EXTRACT ▸
** start **
DeLong Equipment Co. v. Washington Mills Abrasive Co., 88-8664

Decision Date13 November 1989
Docket NumberNo. 88-8664,88-8664
Citation887 F.2d 1499
Parties1989-2 Trade Cases 68,844 DeLONG EQUIPMENT COMPANY, Plaintiff-Appellant, v. WASHINGTON MILLS ABRASIVE COMPANY, et al., Defendants-Appellees.
CourtU.S. Court of Appeals — Eleventh Circuit

William E. Sumner and David A. Webster, Sumner & Hewes, Atlanta, Ga., for plaintiff-appellant.

Paul Webb, Jr. and Philip S. Coe, Webb & Daniel, Atlanta, Ga., for defendants-appellees.

Appeal from the United States District Court for the Northern District of Georgia.

Before VANCE and ANDERSON, Circuit Judges, and ATKINS *, Senior District Judge.

ANDERSON, Circuit Judge:

Plaintiff-appellant DeLong Equipment Company ("DeLong") brought this action against Washington Mills Abrasive Company, its wholly-owned subsidiary Washington Mills Ceramic Corporation (collectively referred to as "Washington Mills" unless otherwise noted), B.C.S. Company, Inc. ("BCS"), and several individuals alleging violations of the federal antitrust laws as well as pendent state law claims. The district court granted partial summary judgment in favor of the defendants, and DeLong appeals. Because we find that DeLong has raised genuine issues of material fact regarding several issues, we reverse and remand the case for trial.
** end **
RECORDS SUPPLIED ▸
** start **
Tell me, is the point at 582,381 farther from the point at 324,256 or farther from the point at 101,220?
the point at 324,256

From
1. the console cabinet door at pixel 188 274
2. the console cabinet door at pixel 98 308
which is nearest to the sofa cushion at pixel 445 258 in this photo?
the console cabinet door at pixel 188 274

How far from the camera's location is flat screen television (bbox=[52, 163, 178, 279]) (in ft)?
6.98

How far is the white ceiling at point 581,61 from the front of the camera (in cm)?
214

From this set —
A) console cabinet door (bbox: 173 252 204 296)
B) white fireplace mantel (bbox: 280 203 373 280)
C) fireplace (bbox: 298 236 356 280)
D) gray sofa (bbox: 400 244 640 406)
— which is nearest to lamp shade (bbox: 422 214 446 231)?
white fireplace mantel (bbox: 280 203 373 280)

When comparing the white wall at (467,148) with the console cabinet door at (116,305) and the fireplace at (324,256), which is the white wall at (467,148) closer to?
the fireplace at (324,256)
** end **
SET EXERCISE ▸ Please rewrite the paragraph of the court opinion that begins "Plaintiff-appellant DeLong Equipment Company" as a short list that keeps its main facts. Work only from the court opinion, not the data.

ANSWER TO THE TASK ▸
- DeLong Equipment Company sued Washington Mills Abrasive Company, its wholly-owned subsidiary Washington Mills Ceramic Corporation, B.C.S. Company, Inc., and several individuals.
- The claims were federal antitrust violations plus pendent state law claims.
- The district court granted the defendants partial summary judgment, and DeLong appealed.
- Finding that DeLong raised genuine issues of material fact on several issues, the appeals court reversed and remanded the case for trial.